All of this reminded me of a news report I once saw on the evening news. I wish I had a clip of it. I can’t even remember for sure if it was Tom Brokaw or Peter Jennings. I’m thinking it was Peter Jennings.

At best as I can remember from memory, here is what he said:

Well, we recently did two news reports that might be important for Christians. One was a news report that scholars have found the Gospel of Judas, complete with it’s very different take on the teachings of Jesus, and another was about a scholar that had discovered that sometimes the Sea of Galillee freezes, perhaps explaining how Jesus walked across it.

Given these recent news stories, we wouldn’t blame people if their faith was shaken. Good night.

I sat there stunned. Was he serious? Finding the text of a known to exist, but lost, heretical gospel – heck there were tons of these things – is supposed to somehow frighten Christians? And having some scholar point out that water freezes and you can thus walk on it is going to undermine people’s chosen faith in the miracles of Jesus? I started laughing.

I was really curious how this scholar explained the fact that Jesus walked all the way across the Sea (according to the Bible anyhow) and Peter was shocked. Heck, they thought Jesus was a ghost, didn’t they? Were the apostles maybe not aware you can walk on frozen water? Or was it maybe frozen into moving waves so that it didn’t appear frozen? (I’d like to see this scholar explain how such a thing is possible.)

So Peter asks permission to jump out of the boat and walk on water too. (Because, remember, he doesn’t know you can walk on frozen water.) And then he falls through the ice and Jesus has to catch him. (For the moment, we’ll ignore Jesus’ miraculous ability to stand on broken ice without falling in.)

You see the point. This isn’t even a semi-rational response to the story of Jesus. And you don’t even need convoluted stories like this. All you have to do is claim it didn’t happen in the first place and be done.

Yet Jennings (or whoever it was) clearly thought this was some sort of ground breaking set of revelations. I’m going to venture a guess that prior to these reports Jennings didn’t believe in Jesus anyhow. So what is it about rationally ridiculous stories like this that have such strong appeal to non-believers? Even intelligent ones like a famous news anchor? Why didn’t he see how silly he was being?

I think this example illustrates something important about human nature in general that has extra significance for Rejectionist philosophy. (i.e.
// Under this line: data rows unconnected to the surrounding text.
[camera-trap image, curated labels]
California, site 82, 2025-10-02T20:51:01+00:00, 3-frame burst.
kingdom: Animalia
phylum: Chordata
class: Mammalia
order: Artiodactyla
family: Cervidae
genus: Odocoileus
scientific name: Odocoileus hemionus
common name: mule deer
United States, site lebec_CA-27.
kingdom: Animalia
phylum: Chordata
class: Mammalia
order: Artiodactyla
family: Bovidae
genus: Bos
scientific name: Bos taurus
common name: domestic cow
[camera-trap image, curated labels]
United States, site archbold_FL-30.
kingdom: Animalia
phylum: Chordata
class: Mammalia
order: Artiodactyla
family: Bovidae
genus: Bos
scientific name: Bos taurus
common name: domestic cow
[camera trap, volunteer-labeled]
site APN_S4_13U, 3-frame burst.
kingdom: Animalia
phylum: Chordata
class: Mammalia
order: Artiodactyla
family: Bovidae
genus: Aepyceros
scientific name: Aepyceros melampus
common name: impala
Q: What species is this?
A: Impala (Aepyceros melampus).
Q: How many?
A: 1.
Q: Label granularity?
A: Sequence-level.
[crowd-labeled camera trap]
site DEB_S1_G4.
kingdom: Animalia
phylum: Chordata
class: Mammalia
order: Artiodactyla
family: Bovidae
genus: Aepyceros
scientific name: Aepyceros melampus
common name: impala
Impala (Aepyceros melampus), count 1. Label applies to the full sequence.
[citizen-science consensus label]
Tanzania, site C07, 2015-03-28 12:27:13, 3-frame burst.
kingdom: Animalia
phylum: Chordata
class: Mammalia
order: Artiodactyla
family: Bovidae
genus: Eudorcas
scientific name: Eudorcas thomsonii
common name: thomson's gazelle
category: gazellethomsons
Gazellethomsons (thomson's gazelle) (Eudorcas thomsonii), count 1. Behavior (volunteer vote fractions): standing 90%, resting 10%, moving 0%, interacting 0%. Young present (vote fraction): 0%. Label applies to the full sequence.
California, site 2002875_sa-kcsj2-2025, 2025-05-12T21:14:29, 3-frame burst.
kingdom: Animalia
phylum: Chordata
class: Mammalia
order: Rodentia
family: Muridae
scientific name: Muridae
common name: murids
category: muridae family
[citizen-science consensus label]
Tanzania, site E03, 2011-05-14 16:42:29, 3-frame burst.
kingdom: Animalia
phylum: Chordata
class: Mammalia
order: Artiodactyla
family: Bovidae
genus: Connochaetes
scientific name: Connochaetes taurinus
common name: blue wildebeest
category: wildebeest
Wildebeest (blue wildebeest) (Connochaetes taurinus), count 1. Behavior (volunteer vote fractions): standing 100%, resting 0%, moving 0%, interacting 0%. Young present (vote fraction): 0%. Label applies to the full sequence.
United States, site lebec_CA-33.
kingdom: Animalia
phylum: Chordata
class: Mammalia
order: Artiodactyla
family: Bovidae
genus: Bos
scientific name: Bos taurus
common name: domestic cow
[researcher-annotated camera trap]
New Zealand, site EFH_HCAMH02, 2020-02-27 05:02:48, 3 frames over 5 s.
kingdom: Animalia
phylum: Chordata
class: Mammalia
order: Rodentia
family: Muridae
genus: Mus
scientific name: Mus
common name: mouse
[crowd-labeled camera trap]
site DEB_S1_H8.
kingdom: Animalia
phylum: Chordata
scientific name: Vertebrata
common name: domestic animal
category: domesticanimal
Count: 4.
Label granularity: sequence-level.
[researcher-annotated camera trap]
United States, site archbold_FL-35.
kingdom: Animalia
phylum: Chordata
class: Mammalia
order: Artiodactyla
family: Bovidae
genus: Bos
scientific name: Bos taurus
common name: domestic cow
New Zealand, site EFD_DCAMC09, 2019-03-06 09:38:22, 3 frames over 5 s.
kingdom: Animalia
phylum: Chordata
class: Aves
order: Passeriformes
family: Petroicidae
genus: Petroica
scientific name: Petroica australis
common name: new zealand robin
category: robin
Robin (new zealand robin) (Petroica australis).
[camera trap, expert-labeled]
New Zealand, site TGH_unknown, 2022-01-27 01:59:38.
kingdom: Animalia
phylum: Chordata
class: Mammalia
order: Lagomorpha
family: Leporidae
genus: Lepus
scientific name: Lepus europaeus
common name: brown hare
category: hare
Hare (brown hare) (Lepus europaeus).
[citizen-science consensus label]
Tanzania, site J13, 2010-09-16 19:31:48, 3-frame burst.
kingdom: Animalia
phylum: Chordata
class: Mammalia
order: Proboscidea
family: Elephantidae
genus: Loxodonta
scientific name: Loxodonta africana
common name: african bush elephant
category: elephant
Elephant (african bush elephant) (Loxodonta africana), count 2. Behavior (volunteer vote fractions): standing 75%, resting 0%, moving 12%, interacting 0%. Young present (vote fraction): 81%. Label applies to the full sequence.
Those that are focused on what they disbelieve rather than on what they believe.) At a human level, we favor narratives over non-narratives. The argument that Jesus didn’t walk on water, just ice, is a powerful psychological narrative if you are a non-believer precisely because it actually is a narrative. Saying ‘it didn’t happen, it’s all just made up’ seems somewhat trite, doesn’t it? Plus, the point of this report was to cause people’s faith to be shaken, not to report on it. What would be the point of reporting “this just in, there is no absolute proof that Jesus walked on water.” Duh!

Unfortunately, our intuitive sense of rationality fails us here. We have a tendency to naturally favor silly and even outright irrational narratives over non-narratives, as is the case here, because we latch uncritically onto narratives that match our point of view.